Stubborn. Changes. Embarrassment
I am struggling to write this post only because it is hard sometimes to be honest with yourself and others. This weekend was not great. Quite frankly it was hard. I smile all the time and make sure everyone is aware that life is great. Big anniversary coming up…ignore the signs, it will go away that’s my philosophy.
Unfortunately life unfolds. This weekend I had a shift with my DBS and Dystonia. What happenned? Why? We may never know but I have to say this time I couldn’t ignore the tremors, the limp, all of it….there, shaky, me.
As I am writing this, I am embarrassed to admit I am human, to admit I had to have friends take care of me, to admit that sometimes I am stubborn and to admit I have dystonia. I was so angry this weekend. It wasn’t in outlook 🙂 My friends were amazing, they all pretended they didn’t see the symptoms. Things are better now but I am still a little embarrassed.

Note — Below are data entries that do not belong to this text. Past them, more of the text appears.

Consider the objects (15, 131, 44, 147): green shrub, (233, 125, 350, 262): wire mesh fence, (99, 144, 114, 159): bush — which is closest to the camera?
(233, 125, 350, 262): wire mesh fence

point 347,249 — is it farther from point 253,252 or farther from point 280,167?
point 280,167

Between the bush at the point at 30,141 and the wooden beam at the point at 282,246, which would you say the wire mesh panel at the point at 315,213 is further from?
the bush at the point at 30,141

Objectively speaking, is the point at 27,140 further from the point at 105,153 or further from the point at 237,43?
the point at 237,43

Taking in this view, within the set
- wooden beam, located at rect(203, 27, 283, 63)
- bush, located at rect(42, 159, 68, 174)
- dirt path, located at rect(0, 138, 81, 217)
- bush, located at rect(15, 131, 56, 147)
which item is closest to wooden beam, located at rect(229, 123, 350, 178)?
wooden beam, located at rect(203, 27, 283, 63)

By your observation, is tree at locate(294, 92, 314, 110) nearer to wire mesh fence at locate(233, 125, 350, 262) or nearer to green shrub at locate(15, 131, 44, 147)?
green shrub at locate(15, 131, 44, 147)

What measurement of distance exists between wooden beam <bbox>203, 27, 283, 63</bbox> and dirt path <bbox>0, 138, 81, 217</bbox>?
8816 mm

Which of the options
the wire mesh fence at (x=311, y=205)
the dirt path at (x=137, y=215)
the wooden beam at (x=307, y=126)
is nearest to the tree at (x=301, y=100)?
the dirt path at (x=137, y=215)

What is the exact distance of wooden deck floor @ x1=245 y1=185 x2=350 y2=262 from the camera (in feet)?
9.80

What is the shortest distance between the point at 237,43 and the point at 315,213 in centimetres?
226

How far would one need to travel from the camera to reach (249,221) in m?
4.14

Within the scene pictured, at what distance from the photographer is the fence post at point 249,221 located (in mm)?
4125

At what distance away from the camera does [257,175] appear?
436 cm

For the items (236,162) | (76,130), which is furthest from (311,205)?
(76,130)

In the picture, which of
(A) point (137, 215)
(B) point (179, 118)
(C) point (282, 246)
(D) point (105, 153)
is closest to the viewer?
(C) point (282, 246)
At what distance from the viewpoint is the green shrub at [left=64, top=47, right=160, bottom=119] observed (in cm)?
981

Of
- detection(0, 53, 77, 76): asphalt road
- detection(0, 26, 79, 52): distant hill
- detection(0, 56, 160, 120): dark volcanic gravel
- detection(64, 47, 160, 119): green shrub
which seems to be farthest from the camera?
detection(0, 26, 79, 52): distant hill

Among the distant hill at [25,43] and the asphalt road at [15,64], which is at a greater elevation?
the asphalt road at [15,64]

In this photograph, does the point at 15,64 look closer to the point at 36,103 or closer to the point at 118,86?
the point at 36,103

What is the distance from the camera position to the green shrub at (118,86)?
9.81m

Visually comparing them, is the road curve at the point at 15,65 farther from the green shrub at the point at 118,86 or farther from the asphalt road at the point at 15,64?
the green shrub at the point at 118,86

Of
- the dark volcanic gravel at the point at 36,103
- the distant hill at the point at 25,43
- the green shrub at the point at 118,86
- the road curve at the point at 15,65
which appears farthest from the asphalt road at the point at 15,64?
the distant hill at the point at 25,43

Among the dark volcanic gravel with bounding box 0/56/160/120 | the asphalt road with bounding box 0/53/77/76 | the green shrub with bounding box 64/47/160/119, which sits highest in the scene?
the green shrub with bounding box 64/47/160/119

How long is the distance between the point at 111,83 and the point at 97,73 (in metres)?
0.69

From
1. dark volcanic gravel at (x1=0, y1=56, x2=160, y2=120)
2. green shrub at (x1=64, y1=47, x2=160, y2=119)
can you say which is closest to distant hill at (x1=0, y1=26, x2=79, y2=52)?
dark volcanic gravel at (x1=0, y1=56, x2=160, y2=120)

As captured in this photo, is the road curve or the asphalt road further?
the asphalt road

This week’s blog was supposed to be about how my parents raised me to be a strong person…as my mom always said – I don’t know where you got the strength and courage to go to school in North Carolina, go to Wall Street and kick butt and go to Stanford … sometimes my strength is also my downfall…thinking i can will away a disease or beat it…I can’t will this one away but I should learn to work with my limitations.
This may be one of the hardest blogs I have written to admit I am human, to admit I can’t plan it all. To admit I had to rely on others to take care of me. Matt, Liz, Stan – you are all winning – the jokes, the conversations, pretending not to see me shaking and the support…thank you for making me feel “normal”.